* [Document excerpt]
------------------------------------

The problem is that inode->i_data.nrpages can become negative. I have
got here -6 truncating a file of 384MB.

This patch deals with this problem, and try to do truncate_inode_pages
safe.

Notice that the function only works for truncate complete files, I
have left the old function for the partial case.  If people think that
this function is OK, I will incorporate the partial case.  I have no
done it because I want feedback from the MM people and the FS people,
and the algorithms for complete files are cleaner.

I would like to now if it is possible to have a locked buffer without
the page being locked, i.e.  If I can manipulate the buffers in one
page without locking them when I have the page lock. (I don't think
so, and then I have to lock also buffers).

With this patch things are rock solid here.

This patch does:

- defines a new function: discard_buffer, it will lock the buffer
  (waiting if needed) and remove the buffer from all the queues.
  It is like unmap_buffer, but makes sure that we don't do any IO
  and that we remove the buffer from all the lists.

- defines a new function: block_destroy_buffers: it is a mix of
  block_flushpage and do_try_to_free_pages.  It will make all the
  buffers in that page disappear calling discard_buffer.  Notice the
  way that we iterate through all the buffer heads.  I think that it
  is not racy, but I would like to hear comments from people than know
  more about buffer heads handling.

- It changes __remove_inode_pages to check that there are not buffers
  in that page.  Users of the function must make sure about that.  It
  changes all the callers of the function satisfy that requirement.

- I change invalidate_inode_pages (again).  Now block_destroy_buffers
  can wait, then we are *civilized* citizens and drop any lock that
  we have before call that block_destroy_buffers, and reaquire later.

------------------------------------

* [Tasks to carry out]
[A] In the kernel patch note, what value did inode->i_data.nrpages reach when a 384MB file was truncated?
[B] Carry on the kernel patch note from the point where it stops.

[Excerpts from a spatial dataset]
------------------------------------

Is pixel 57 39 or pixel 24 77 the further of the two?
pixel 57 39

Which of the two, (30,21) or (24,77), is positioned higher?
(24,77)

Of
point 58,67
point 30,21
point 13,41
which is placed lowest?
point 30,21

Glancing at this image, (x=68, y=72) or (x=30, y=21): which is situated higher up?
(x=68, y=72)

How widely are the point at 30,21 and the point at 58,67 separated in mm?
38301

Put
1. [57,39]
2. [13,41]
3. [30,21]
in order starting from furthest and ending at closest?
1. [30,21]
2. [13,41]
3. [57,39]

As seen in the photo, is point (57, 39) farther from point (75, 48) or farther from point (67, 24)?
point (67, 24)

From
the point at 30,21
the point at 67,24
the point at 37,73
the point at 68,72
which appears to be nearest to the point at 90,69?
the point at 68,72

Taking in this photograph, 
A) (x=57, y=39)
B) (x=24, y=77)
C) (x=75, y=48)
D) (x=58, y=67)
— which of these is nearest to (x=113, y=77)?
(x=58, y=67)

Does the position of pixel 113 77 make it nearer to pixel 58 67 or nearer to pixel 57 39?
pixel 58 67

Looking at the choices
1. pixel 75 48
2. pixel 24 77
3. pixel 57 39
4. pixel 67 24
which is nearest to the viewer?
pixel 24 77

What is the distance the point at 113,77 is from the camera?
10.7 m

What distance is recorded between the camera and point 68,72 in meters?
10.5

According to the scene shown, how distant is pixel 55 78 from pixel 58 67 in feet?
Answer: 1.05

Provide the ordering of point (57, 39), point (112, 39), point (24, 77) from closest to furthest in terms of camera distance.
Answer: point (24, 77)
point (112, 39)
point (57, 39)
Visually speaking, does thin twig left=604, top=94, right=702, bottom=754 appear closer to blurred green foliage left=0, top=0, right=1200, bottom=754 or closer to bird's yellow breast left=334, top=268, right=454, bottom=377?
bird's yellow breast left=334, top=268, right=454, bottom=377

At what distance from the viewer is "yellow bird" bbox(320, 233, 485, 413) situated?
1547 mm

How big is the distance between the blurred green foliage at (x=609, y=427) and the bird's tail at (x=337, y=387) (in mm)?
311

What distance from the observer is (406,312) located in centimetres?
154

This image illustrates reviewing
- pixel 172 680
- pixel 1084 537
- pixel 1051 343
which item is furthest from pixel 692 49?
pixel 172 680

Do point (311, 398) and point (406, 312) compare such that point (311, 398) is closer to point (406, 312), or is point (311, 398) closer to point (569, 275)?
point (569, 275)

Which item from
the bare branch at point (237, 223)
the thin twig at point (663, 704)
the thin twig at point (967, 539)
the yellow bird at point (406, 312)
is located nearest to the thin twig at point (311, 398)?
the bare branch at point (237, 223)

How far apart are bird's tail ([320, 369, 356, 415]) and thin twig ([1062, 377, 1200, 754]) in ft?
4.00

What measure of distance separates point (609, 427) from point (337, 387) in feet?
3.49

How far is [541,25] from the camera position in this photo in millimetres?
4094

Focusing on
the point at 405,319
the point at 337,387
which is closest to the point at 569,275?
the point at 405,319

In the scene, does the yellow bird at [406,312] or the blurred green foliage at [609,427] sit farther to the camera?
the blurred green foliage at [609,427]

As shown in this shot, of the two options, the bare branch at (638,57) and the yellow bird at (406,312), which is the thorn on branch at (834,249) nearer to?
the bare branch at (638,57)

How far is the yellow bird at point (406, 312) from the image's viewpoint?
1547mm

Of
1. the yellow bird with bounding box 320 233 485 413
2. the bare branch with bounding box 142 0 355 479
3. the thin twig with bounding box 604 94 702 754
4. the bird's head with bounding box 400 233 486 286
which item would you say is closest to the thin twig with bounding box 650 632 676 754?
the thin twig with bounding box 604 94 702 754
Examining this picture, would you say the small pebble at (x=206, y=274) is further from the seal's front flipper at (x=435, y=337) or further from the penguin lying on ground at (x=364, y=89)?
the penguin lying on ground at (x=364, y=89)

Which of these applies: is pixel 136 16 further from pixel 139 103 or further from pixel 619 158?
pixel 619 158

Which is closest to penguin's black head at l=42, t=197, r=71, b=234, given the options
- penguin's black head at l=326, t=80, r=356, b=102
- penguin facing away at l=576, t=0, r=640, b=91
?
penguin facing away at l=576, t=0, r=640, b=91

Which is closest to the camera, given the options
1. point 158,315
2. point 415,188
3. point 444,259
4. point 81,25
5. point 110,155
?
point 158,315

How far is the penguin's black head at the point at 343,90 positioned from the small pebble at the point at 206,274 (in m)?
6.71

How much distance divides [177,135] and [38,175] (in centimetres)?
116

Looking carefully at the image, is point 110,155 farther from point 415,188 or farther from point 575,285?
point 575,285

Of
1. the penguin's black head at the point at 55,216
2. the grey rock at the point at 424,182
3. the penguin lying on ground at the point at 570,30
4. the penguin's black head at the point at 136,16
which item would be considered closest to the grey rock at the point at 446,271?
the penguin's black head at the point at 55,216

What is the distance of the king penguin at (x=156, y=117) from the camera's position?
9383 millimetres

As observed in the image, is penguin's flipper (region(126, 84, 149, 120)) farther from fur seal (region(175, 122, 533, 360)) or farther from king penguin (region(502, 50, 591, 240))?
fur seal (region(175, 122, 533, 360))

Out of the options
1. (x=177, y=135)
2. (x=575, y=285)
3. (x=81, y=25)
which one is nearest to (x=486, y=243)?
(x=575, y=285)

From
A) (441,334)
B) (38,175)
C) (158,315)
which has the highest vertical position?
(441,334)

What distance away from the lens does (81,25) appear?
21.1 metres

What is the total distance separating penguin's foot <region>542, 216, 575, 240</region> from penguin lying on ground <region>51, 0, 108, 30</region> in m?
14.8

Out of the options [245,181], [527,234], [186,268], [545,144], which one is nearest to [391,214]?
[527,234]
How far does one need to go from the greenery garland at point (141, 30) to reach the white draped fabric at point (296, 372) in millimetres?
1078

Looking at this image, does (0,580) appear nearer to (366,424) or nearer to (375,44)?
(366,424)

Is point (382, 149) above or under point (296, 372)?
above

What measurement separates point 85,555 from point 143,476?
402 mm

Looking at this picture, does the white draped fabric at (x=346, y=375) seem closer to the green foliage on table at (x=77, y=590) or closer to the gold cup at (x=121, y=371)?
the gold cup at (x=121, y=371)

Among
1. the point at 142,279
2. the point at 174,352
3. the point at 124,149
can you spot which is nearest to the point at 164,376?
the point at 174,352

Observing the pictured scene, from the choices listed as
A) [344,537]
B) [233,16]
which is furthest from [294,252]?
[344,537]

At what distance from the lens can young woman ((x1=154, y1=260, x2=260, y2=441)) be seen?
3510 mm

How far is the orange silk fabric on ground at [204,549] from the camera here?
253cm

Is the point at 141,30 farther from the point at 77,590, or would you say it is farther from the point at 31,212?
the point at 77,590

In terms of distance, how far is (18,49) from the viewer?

------------------------------------

* [The answers]
[A] -6

[B]
- It has my *old* rewrite of truncate_inode_pages to use two auxiliary
  functions and lock the same way for the partial page and for the
  rest.  (That code is wrong anyway, pass to the next function).

- The new function truncate_inode_pages, that is a copy of
  invalidate_inodes, but we wait for locked pages.

Comments, please??

I am very interested in the coments from the fs-people.  What they
think about the locking that I am using in the buffer.c file.

Acknolegments:  This patch would have not been possible without the comments or 
arjan, bcrl, davej, riel and RogerL,  in
#kernelnewbies (irc.openprojects.net).  They did a lot
of review of previous versions of the patch.  The
errors are mine, but good ideas come from discussions
with them :)

Later, Juan.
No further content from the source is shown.